(DESCRIPTION OF THE TASK) Render every line of the items below as one continuous numbered list, omitting the blank lines.

(THE RECORDS)
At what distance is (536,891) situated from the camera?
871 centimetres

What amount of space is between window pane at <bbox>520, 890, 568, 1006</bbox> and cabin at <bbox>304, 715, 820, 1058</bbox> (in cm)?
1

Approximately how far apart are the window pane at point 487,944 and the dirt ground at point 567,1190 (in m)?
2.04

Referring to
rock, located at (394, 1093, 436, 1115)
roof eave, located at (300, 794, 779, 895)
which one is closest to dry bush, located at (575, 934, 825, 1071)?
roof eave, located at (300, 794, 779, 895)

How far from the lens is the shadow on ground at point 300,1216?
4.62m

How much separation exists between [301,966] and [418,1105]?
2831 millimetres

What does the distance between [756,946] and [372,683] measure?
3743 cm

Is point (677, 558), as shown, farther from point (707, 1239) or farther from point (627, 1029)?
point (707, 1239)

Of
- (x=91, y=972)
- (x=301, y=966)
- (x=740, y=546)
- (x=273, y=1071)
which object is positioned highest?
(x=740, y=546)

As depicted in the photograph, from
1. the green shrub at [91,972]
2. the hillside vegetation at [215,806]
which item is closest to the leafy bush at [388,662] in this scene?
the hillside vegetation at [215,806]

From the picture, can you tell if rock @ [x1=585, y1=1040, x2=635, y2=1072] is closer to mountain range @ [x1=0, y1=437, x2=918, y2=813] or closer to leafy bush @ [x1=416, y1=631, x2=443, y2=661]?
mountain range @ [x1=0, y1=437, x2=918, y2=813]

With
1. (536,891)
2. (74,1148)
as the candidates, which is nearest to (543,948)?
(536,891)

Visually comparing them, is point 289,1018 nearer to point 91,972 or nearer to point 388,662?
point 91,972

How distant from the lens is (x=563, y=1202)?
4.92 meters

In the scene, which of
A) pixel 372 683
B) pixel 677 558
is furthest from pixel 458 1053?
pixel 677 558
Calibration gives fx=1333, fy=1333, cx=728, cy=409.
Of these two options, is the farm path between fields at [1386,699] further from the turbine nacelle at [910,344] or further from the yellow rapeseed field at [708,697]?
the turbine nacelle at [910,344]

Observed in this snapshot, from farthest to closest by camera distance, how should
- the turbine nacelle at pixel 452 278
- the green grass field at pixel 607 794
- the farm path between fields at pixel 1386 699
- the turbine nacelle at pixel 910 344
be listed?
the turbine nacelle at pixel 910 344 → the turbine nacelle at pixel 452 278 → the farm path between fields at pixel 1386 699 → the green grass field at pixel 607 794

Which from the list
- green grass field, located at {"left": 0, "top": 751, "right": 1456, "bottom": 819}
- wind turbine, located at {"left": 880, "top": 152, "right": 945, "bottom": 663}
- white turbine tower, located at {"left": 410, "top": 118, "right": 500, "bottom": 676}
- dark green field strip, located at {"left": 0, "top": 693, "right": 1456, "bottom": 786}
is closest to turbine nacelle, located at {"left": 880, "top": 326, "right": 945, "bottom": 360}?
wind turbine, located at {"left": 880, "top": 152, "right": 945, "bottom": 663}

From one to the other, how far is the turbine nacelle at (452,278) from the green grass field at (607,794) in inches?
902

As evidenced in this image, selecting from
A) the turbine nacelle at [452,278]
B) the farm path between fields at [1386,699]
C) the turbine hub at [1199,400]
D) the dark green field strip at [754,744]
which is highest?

(FINISHED EXERCISE)
1. At what distance is (536,891) situated from the camera?
2. 871 centimetres
3. What amount of space is between window pane at <bbox>520, 890, 568, 1006</bbox> and cabin at <bbox>304, 715, 820, 1058</bbox> (in cm)?
4. 1
5. Approximately how far apart are the window pane at point 487,944 and the dirt ground at point 567,1190 (in m)?
6. 2.04
7. Referring to
8. rock, located at (394, 1093, 436, 1115)
9. roof eave, located at (300, 794, 779, 895)
10. which one is closest to dry bush, located at (575, 934, 825, 1071)?
11. roof eave, located at (300, 794, 779, 895)
12. How far from the lens is the shadow on ground at point 300,1216?
13. 4.62m
14. How much separation exists between [301,966] and [418,1105]?
15. 2831 millimetres
16. What does the distance between [756,946] and [372,683] measure?
17. 3743 cm
18. Is point (677, 558), as shown, farther from point (707, 1239) or farther from point (627, 1029)?
19. point (707, 1239)
20. Of
21. - (x=91, y=972)
22. - (x=301, y=966)
23. - (x=740, y=546)
24. - (x=273, y=1071)
25. which object is positioned highest?
26. (x=740, y=546)
27. As depicted in the photograph, from
28. 1. the green shrub at [91,972]
29. 2. the hillside vegetation at [215,806]
30. which item is closest to the leafy bush at [388,662] in this scene?
31. the hillside vegetation at [215,806]
32. From the picture, can you tell if rock @ [x1=585, y1=1040, x2=635, y2=1072] is closer to mountain range @ [x1=0, y1=437, x2=918, y2=813] or closer to leafy bush @ [x1=416, y1=631, x2=443, y2=661]?
33. mountain range @ [x1=0, y1=437, x2=918, y2=813]
34. With
35. 1. (536,891)
36. 2. (74,1148)
37. as the candidates, which is nearest to (543,948)?
38. (536,891)
39. Visually comparing them, is point 289,1018 nearer to point 91,972 or nearer to point 388,662?
40. point 91,972
41. How distant from the lens is (x=563, y=1202)?
42. 4.92 meters
43. In the scene, which of
44. A) pixel 372 683
45. B) pixel 677 558
46. is furthest from pixel 458 1053?
47. pixel 677 558
48. Calibration gives fx=1333, fy=1333, cx=728, cy=409.
49. Of these two options, is the farm path between fields at [1386,699] further from the turbine nacelle at [910,344] or further from the yellow rapeseed field at [708,697]?
50. the turbine nacelle at [910,344]
51. Observed in this snapshot, from farthest to closest by camera distance, how should
52. - the turbine nacelle at pixel 452 278
53. - the green grass field at pixel 607 794
54. - the farm path between fields at pixel 1386 699
55. - the turbine nacelle at pixel 910 344
56. be listed?
57. the turbine nacelle at pixel 910 344 → the turbine nacelle at pixel 452 278 → the farm path between fields at pixel 1386 699 → the green grass field at pixel 607 794
58. Which from the list
59. - green grass field, located at {"left": 0, "top": 751, "right": 1456, "bottom": 819}
60. - wind turbine, located at {"left": 880, "top": 152, "right": 945, "bottom": 663}
61. - white turbine tower, located at {"left": 410, "top": 118, "right": 500, "bottom": 676}
62. - dark green field strip, located at {"left": 0, "top": 693, "right": 1456, "bottom": 786}
63. is closest to turbine nacelle, located at {"left": 880, "top": 326, "right": 945, "bottom": 360}?
64. wind turbine, located at {"left": 880, "top": 152, "right": 945, "bottom": 663}
65. From one to the other, how far is the turbine nacelle at (452,278) from the green grass field at (607,794) in inches?
66. 902
67. As evidenced in this image, selecting from
68. A) the turbine nacelle at [452,278]
69. B) the farm path between fields at [1386,699]
70. C) the turbine hub at [1199,400]
71. D) the dark green field strip at [754,744]
72. which is highest?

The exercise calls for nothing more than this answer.